In hopes of attaining greater exposure on wireless carrier decks to promote and sell their burgeoning line of mobile games, longtime video game maker Sega is preparing a mobile marketing campaign to help launch several new games currently scheduled for release this summer. 2007 marked the first mobile marketing campaign for Sega, now planning to introduce ten more mobile games into the market by the end of 2008.
According to a press release from the video game manufacturer, “The integrated marketing campaigns on track to launch in June for both Beijing 2008 and Sonic at the Olympics feature short codes on print and online advertisements that consumers can interact with by using their cell phones.” As it stands, other potential mega-hit games on the backburner for this year include “Sonic the Hedgehog 2,” “Crazy Taxis,” and “Sonic Spinball.”
“Mobile phones are like traveling advertising and marketing tools,” says Carrie Cowan, director of mobile marketing at Sega of America, San Francisco. “Most people have one in their pocket.”
To date, Sega has experienced “moderate success,” in their mobile marketing endeavors, but this summer will mark Sega’s first “full scale” mobile marketing campaign intending to foster a one-on-one connection with consumers that will hopefully create a “unique opportunity,” that is, an increased number of ways to successfuly integrate mobile marketing with other media and services. “One under consideration,” says Cowan, “is a subscription-based service for mobile games. The challenge, however, becomes how to bill it – directly or through wireless carriers.”

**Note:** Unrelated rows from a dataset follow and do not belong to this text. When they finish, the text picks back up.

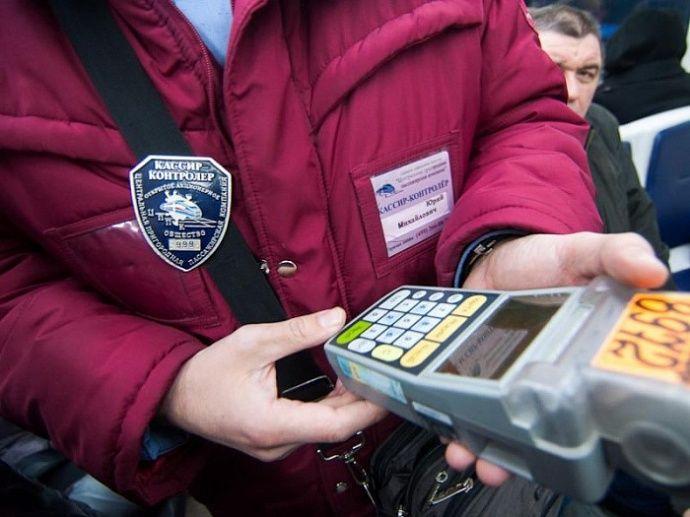 Размер штрафов и порядок действий контролеров уточнен в электричках и поездах РЖД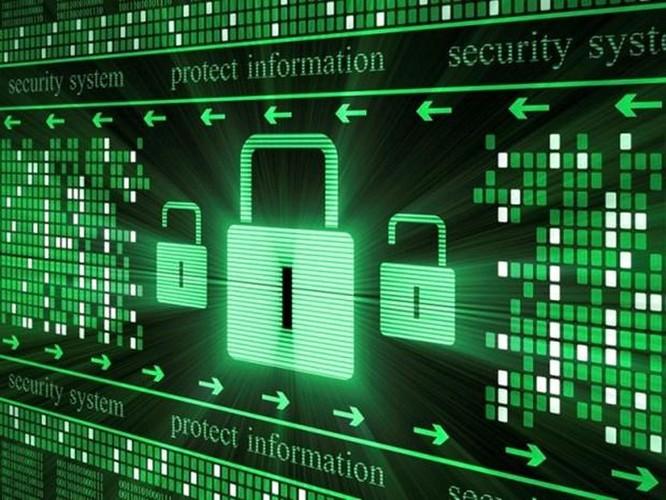 Cơ quan, tổ chức phải vào cuộc lập tức khi xảy ra sự cố an ninh mạng ảnh 1
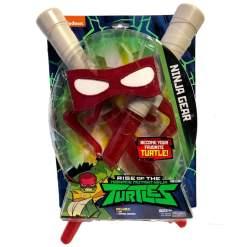 Turtles ninjasetti Raphael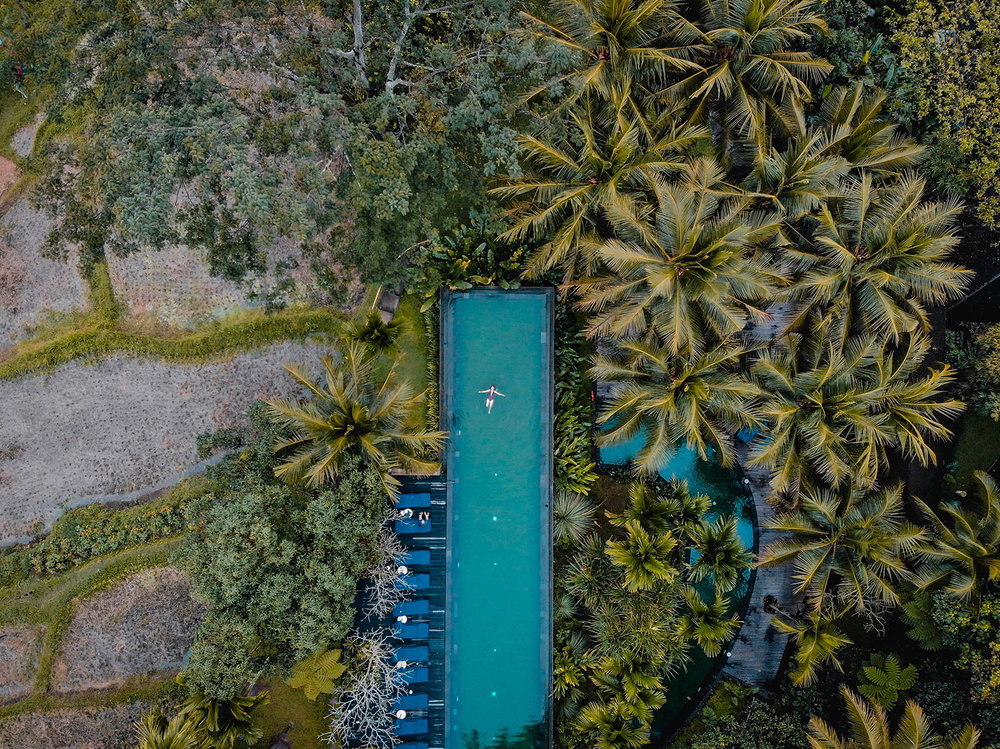 Komaneka at Bisma Ubud Resort Review Drone Photo of Pool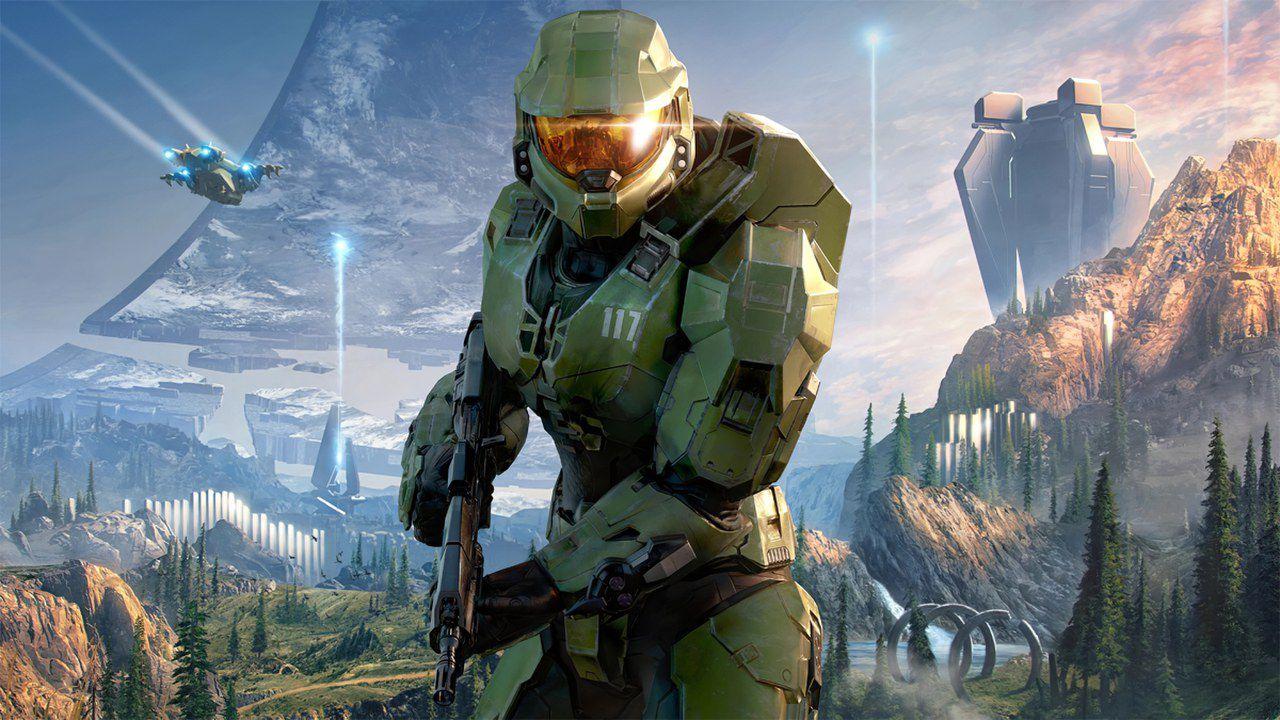 Giochi Xbox: da Halo Infinite a Scorn, tutte le esclusive in arrivo nel 2021 su Series X/S
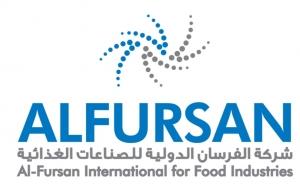 Jobs and Careers at Al-Fursan International for Food Industries
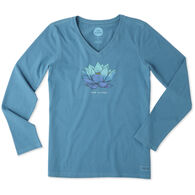 Life is Good Women's Lotus Flower Long-Sleeve Crusher V-Neck T-Shirt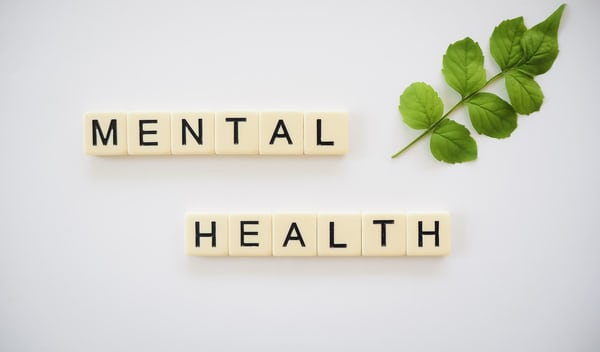 mental health spelled out in letter tiles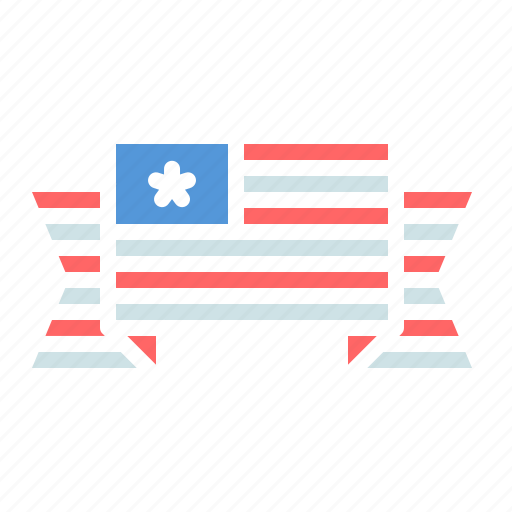 america, american, banner, flag, fourth of july, independence day, july 4th icon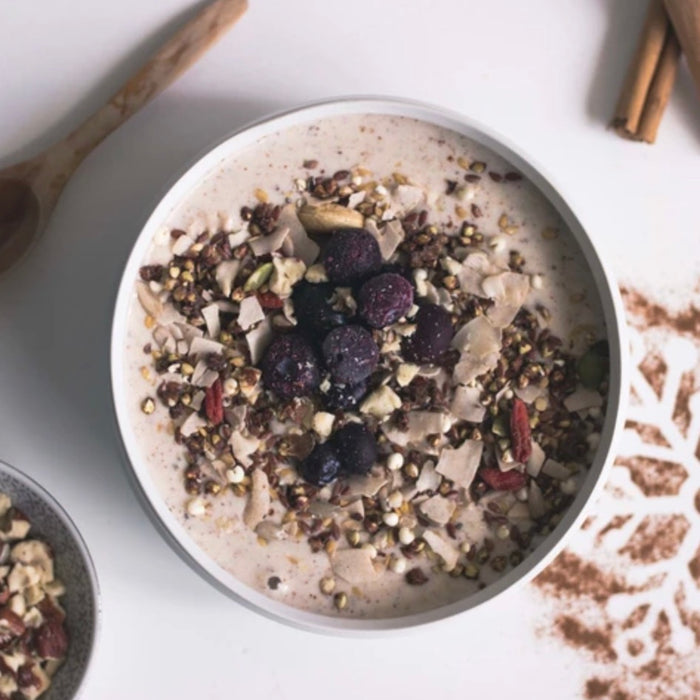 Hazelnut Cinnamon Smoothie with Berry + Cacao Granola, by Rachel Mason @floraandflow_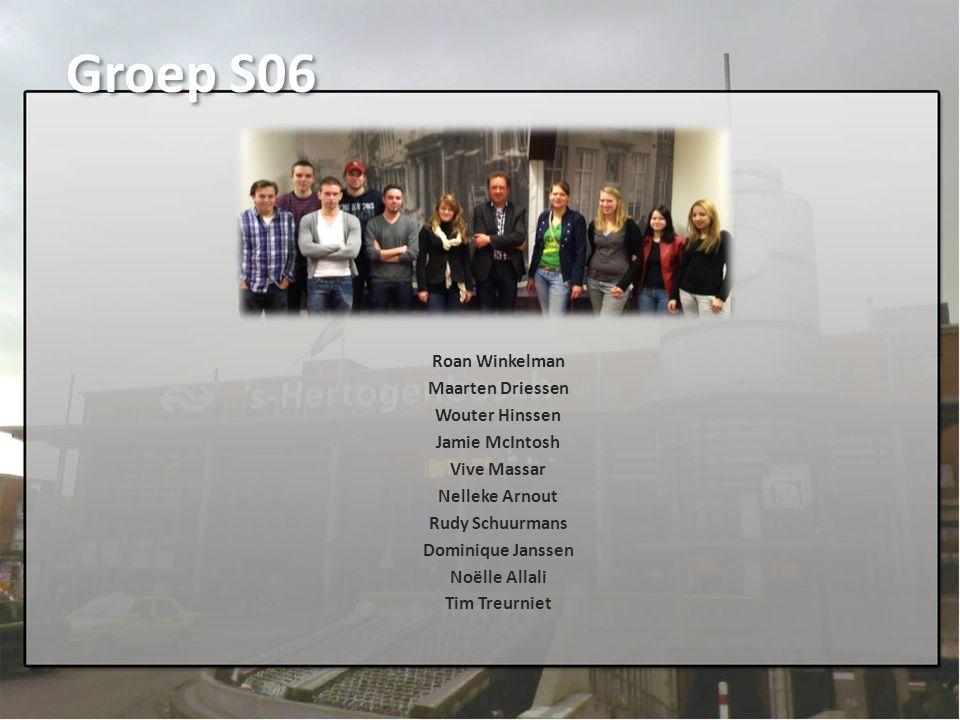 Groep S06 Roan Winkelman Maarten Driessen Wouter Hinssen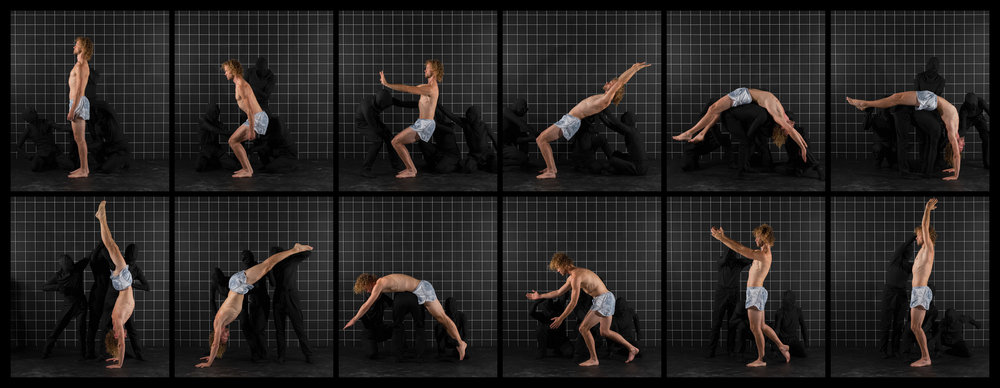"After Muybridge (Back Handspring 2)  2016, archival pigment print 46.5 x 119.5 cm (18.25"" x 47"")  93 x 239 cm (36.5"" x 94"") Editions of 2"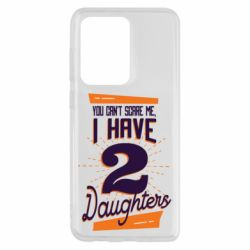 Чохол для Samsung S20 Ultra You can't scare me i have 2 daughters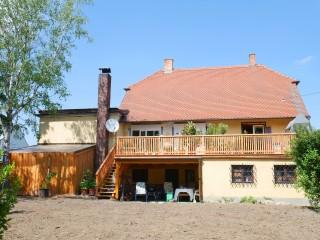 Haus K.+S.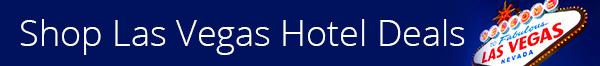 Las Vegas Hotels banner_600c66
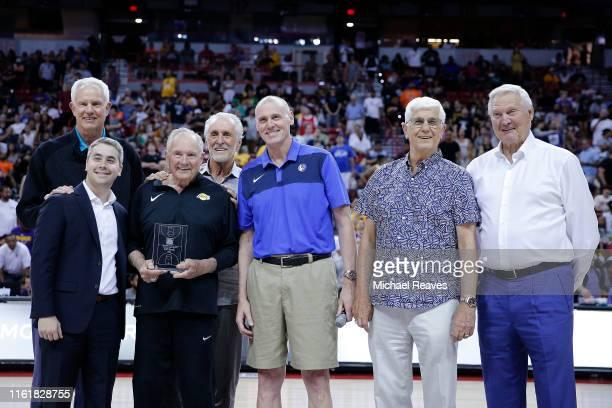 President Mitch Kupchak of the Charlotte Hornets David Fogel Former NBA assistant coach Bill Bertka President Pat Riley of the Miami Heat head coach...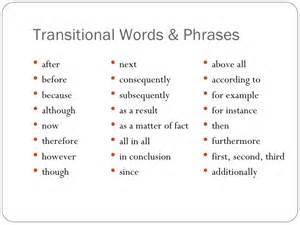 Conclusion Transitions For Argumentative Essays by Ideas About Transition Words For Paragraphs Quotes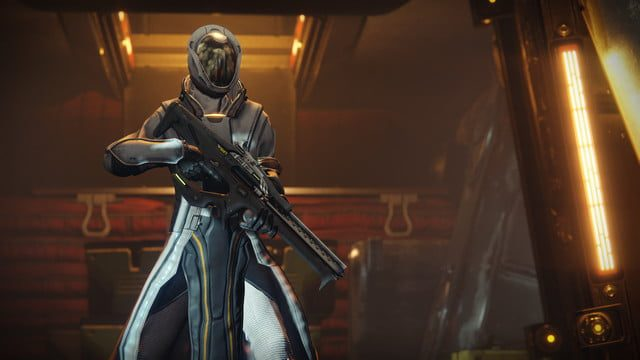Destiny 2: Forsaken Holding a 'Season of Opulence' From 4th June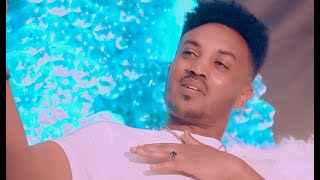 Merhawi Kidane (Qarya/ቃርያ) Shita Leminey - ሽታ ለሚነይ New Eritrean Music 2020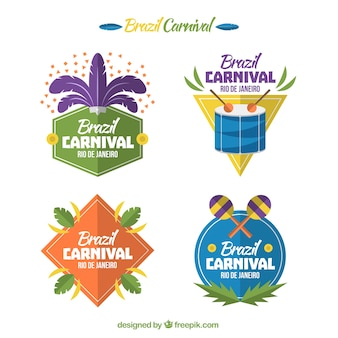 Fantastic labels with geometric shapes for brazilian carnival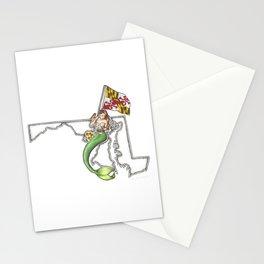 Maryland Mermaid Stationery Cards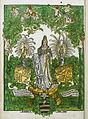 Frontispiece - Breydenbach Bernhard Von - 1502.jpg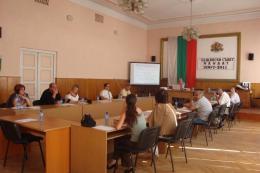 Първа среща от информационната кампания на МИРГ в община Девин.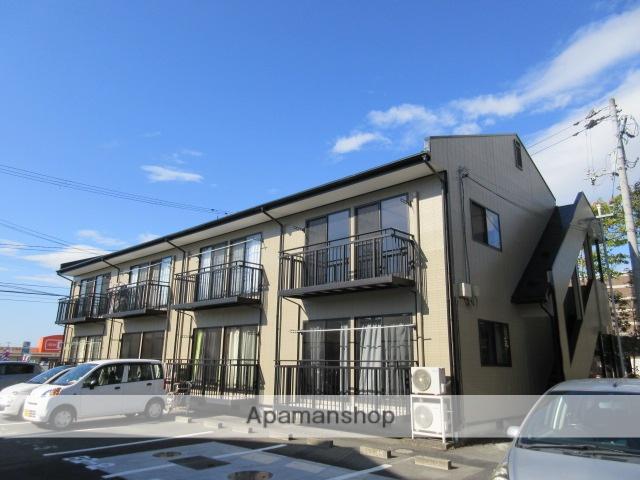 宮城県大崎市の築21年 2階建の賃貸アパート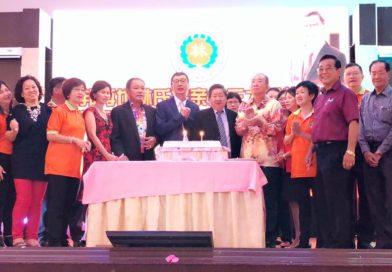 梳邦再也林氏宗亲会三大机构联办17周年会庆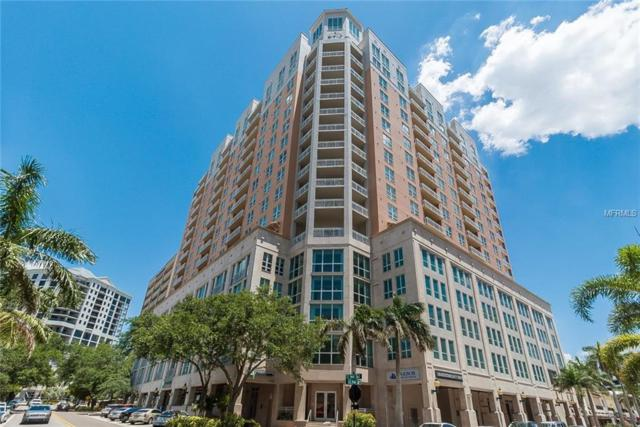 1350 Main Street #1701, Sarasota, FL 34236 (MLS #A4403483) :: The Duncan Duo Team
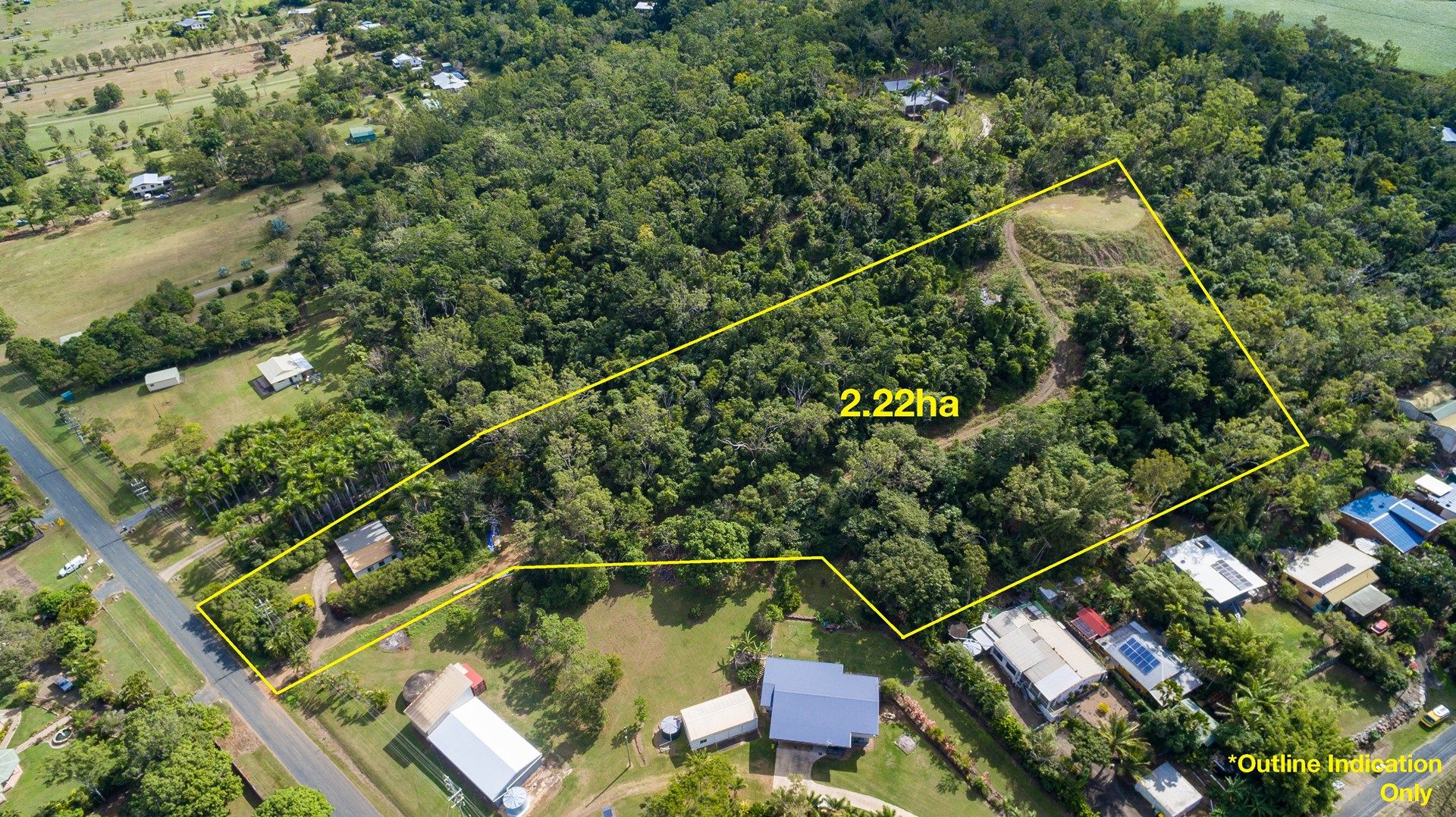 10 Wrights Road, Strathdickie QLD 4800, Image 0
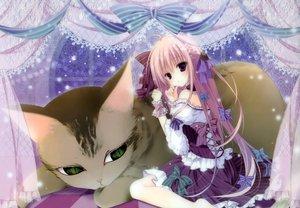 Rating: Safe Score: 81 Tags: animal cat dress inugami_kira long_hair original User: Wiresetc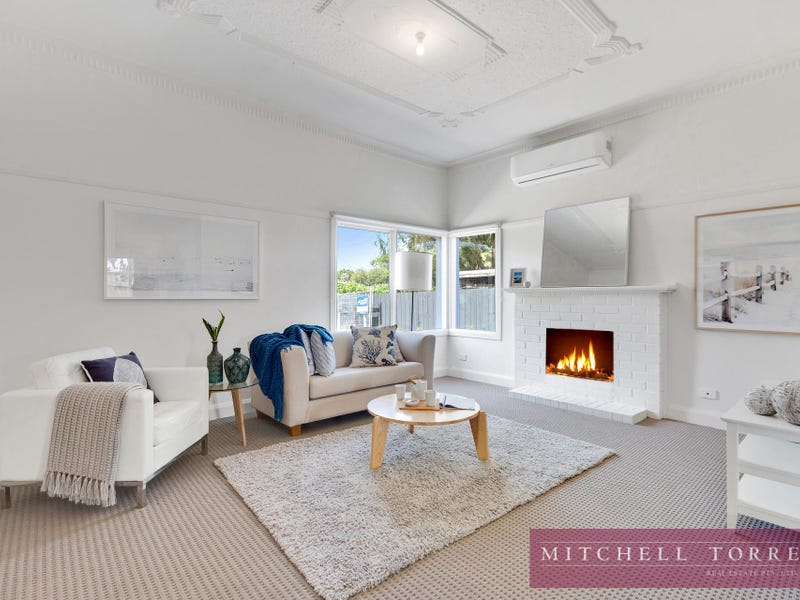 1/6 Seventh Avenue, Chelsea Heights, Vic 3196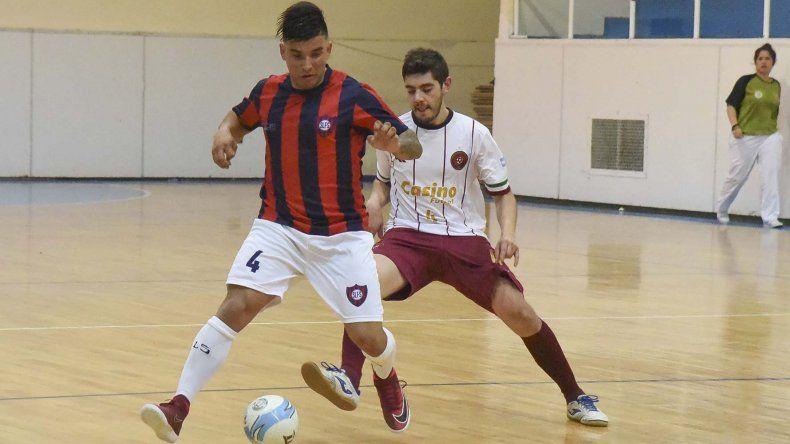 Casino Club Futsal le ganó 4-3 a San Lorenzo en uno de los partidos que se jugaron por la primera fecha de la División de Honor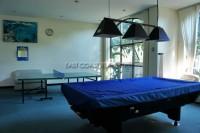 VIP Condominium 81505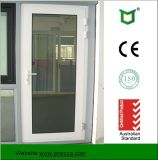 Porta de Entrada Casement Fábrica Direto Outswing Janela e Porta e Swing Abertura Porta estilo Casement com vidro oco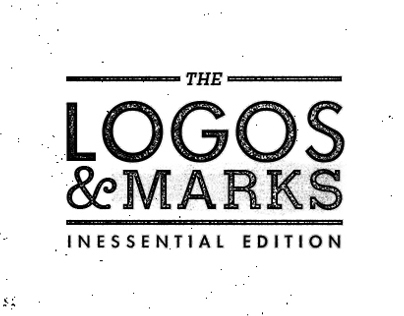 Inessential Edition : Logos & Marks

Fortunately for Sega, the multimedia faculties of the iPhone, for example, are comparable to those of the popular Sony portable gaming console known as the PSP. This affords an outstanding opportunity for game manufacturers and developers like Sega to create “feature-rich games specifically for this device.” Best of all for both mobile gamers and manufacturers, new interfaces on phones allow game makers to branch out from the uncomfortable 12-key number pad and navigation toggle. According to Cowan, Sega has “already built a prototype version of Super Monkey Ball for the iPhone and iPod Touch that uses the iPhone’s accelerometer as a way to interface with the game by tilting the device from side to side.”
Unfortunately, marketing to avid video gamers who tend to favor mobile video games has been particularly challenging. AT&T, Verizon, Virgin Mobile and T-Mobile are renowned for trying to keep consumer data “highly confidential,” which, in turn, makes it painfully difficult for game makers like Sega to figure out what gamers like and how their preferences are changing. “It’s difficult to market to customers you don’t know,” says Cowan, “because carriers don’t dig deep enough.”